New University group helps monitor academic integrity

The students in the group work with the Office for Student Academic Integrity.

Ryan Dionne

Suspension or expulsion from the University is a consequence student cheaters could encounter if they are caught by an instructor.

To help inform the University community about academic integrity, a new group of five University students is working with the Office for Student Academic Integrity.

The group, Student Advocates for Academic Integrity, gives presentations on the subject and moderates focus groups about plagiarism, said Dustin Sperr, a student advocate.

“I’ve always had an interest in academic integrity,” said Sperr, a neuroscience and physiology junior. “It’s always something I lived by.”

For a student’s first offense, the instructor has many options.

Professors are encouraged to discuss the situation with the student, but they can also report to the Office for Student Academic Integrity, said Sharon Dzik, Student Judicial Affairs director.

According to University policy, cheating includes plagiarism, sharing homework answers with other students without the instructor’s consent, cheating on assignments or tests and various other actions.

If an instructor thinks a student plagiarized unintentionally, it’s worthwhile to use it as a learning opportunity, Dzik said.

But plagiarism is still plagiarism, even if it isn’t intentional, she said.

Some instructors who discuss the situation with the student still report the incident to the Office of Student Academic Integrity, Dzik said.

Plagiarism and cheating have gotten easier, with advances in cell phones, personal digital assistants, laptop computers and the advent of the Internet, Dzik said.

To help combat plagiarism, the University subscribes to an online service called Turnitin, said Linda Ellinger, assistant vice provost for undergraduate education.

The service scans the student’s paper and compares it to a database of other papers to detect copied material, according to its Web site.

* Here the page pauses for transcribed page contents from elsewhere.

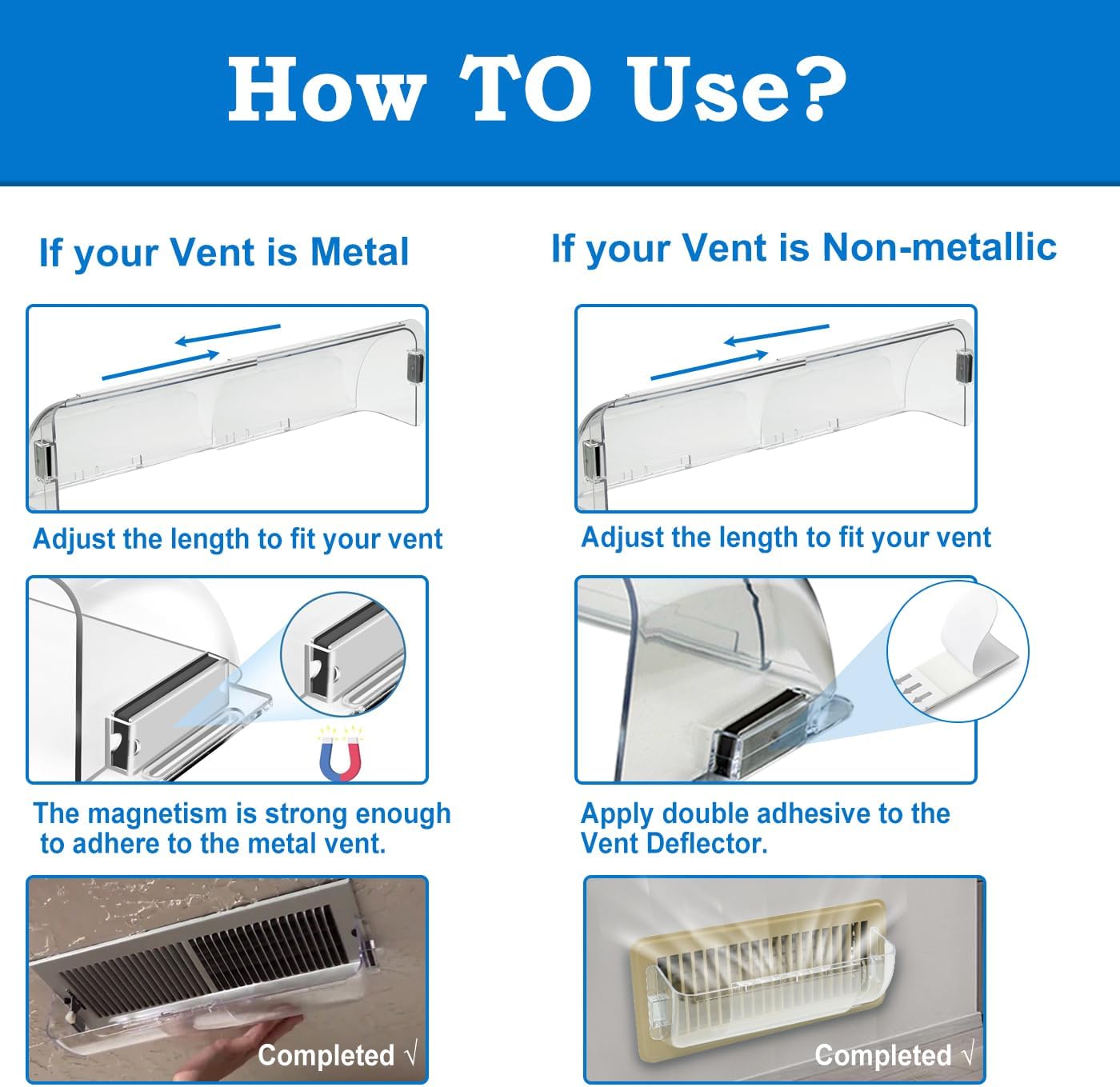 How TO Use?

If your Vent is Metal

Adjust the length to fit your vent

The magnetism is strong enough to adhere to the metal vent.

Completed √

If your Vent is Non-metallic

Adjust the length to fit your vent

Apply double adhesive to the Vent Deflector.

Completed √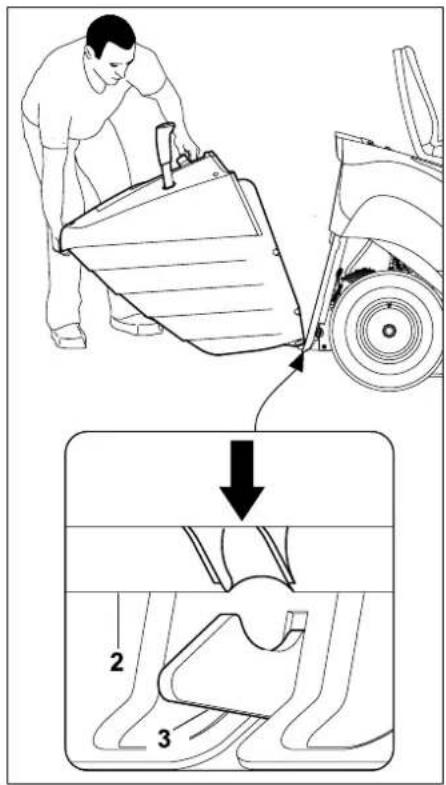 2
3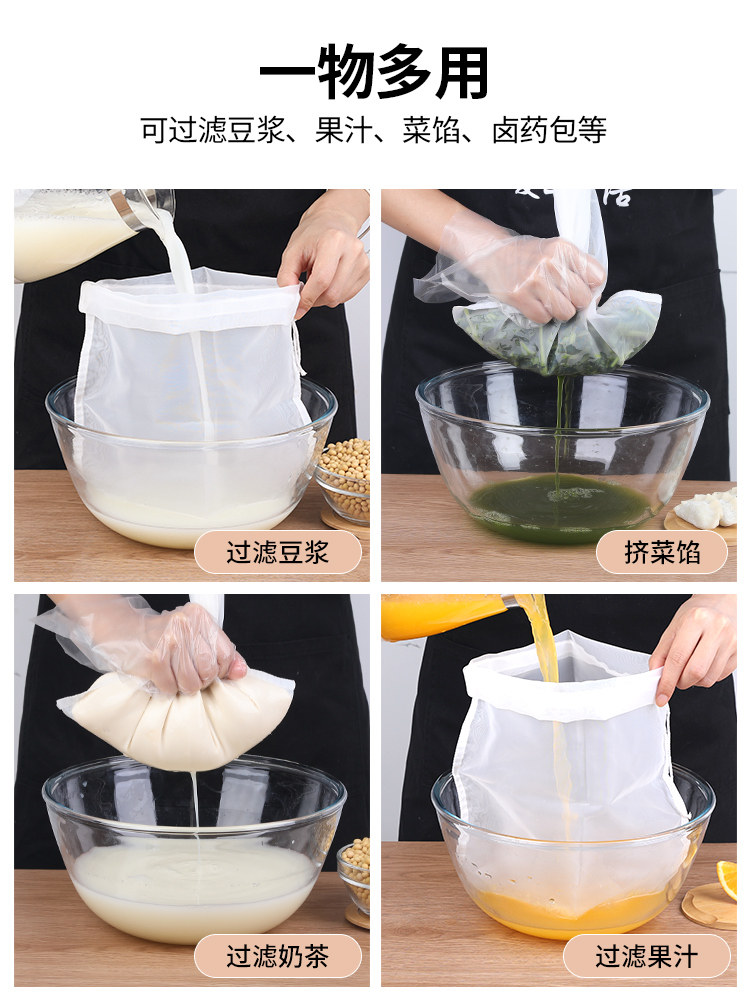 一物多用

可过滤豆浆、果汁、菜馅、卤药包等

过滤豆浆

挤菜馅

过滤奶茶

过滤果汁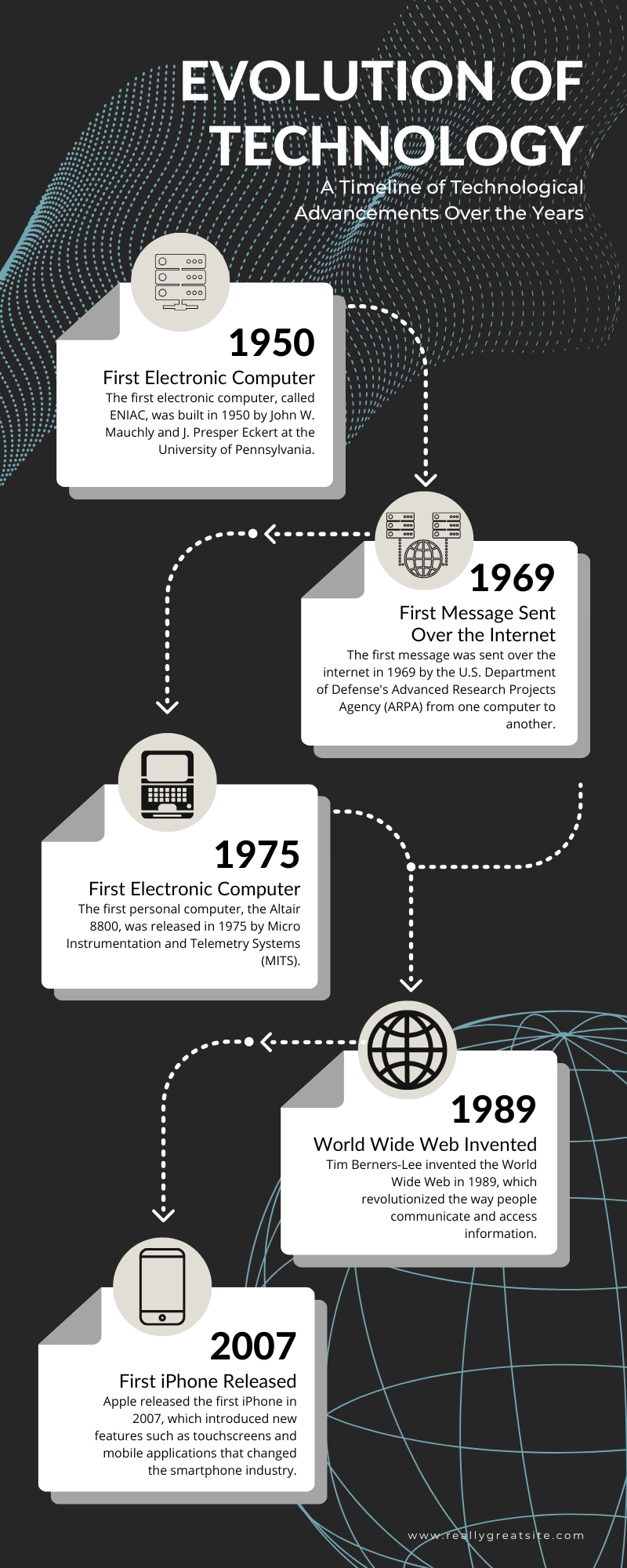 EVOLUTION OF TECHNOLOGY

A Timeline of Technological Advancements Over the Years

1950

First Electronic Computer

The first electronic computer, called ENIAC, was built in 1950 by John W. Mauchly and J. Presper Eckert at the University of Pennsylvania.

1969

First Message Sent Over the Internet

The first message was sent over the internet in 1969 by the U.S. Department of Defense's Advanced Research Projects Agency (ARPA) from one computer to another.

1975

First Electronic Computer

The first personal computer, the Altair 8800, was released in 1975 by Micro Instrumentation and Telemetry Systems (MITS).

1989

World Wide Web Invented

Tim Berners-Lee invented the World Wide Web in 1989, which revolutionized the way people communicate and access information.

2007

First iPhone Released

Apple released the first iPhone in 2007, which introduced new features such as touchscreens and mobile applications that changed the smartphone industry.

www.reallygreatsite.com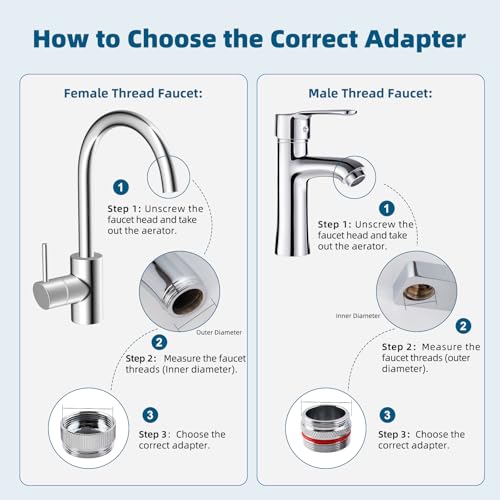 How to Choose the Correct Adapter

Female Thread Faucet:

1

Step 1: Unscrew the faucet head and take out the aerator.

Outer Diameter

2

Step 2: Measure the faucet threads (Inner diameter).

3

Step 3: Choose the correct adapter.

Male Thread Faucet:

1

Step 1: Unscrew the faucet head and take out the aerator.

Inner Diameter

2

Step 2: Measure the faucet threads (outer diameter).

3

Step 3: Choose the correct adapter.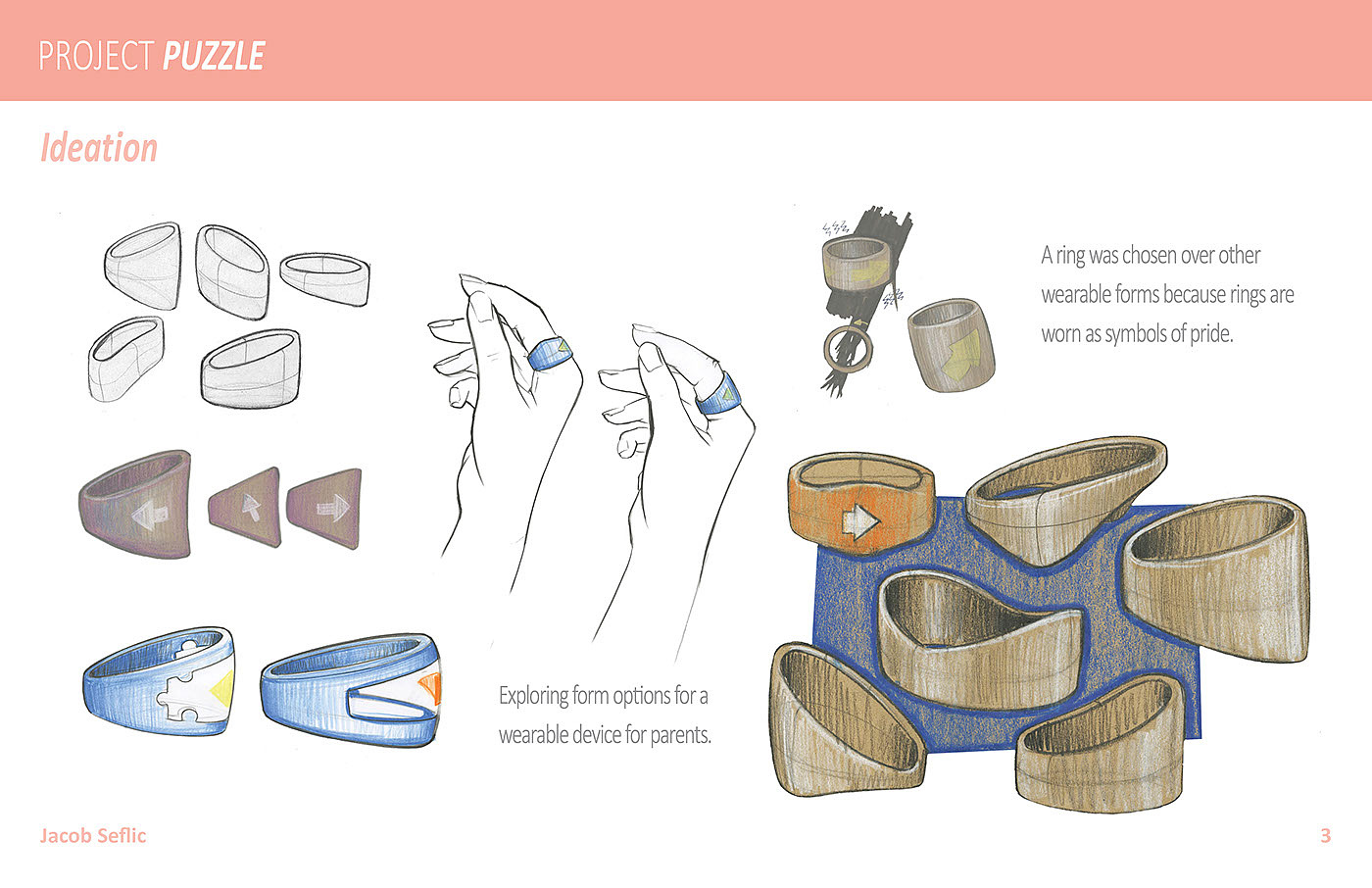 PROJECT PUZZLE

Ideation

A ring was chosen over other wearable forms because rings are worn as symbols of pride.

Exploring form options for a wearable device for parents.

Jacob Seflic

3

Despite a cost of approximately $5,000 per year to the University for the service, not many faculty members use it, Ellinger said.

At any given time, there are between 20 and 25 people using the service, she said. The number can jump to approximately 50 toward the end of the semester, she said.

Some might not use it because they think it’s too much of a hassle, others think it’s unnecessary and some think there are better ways to stop plagiarism. But others like it, Ellinger said.

Tim Gustafson, associate director of the English composition department in the College of Liberal Arts, doesn’t know anyone who uses the service, he said.

Though he informs instructors of the service, he said, the composition department has no need for it.

The best thing to do is to teach students how to paraphrase, quote and cite correctly, he said.

Cheating on the University campus might not be as big a problem as it is on other campuses, Dzik said.

“I think cheating is a habit,” she said. “It could catch up with you someday.”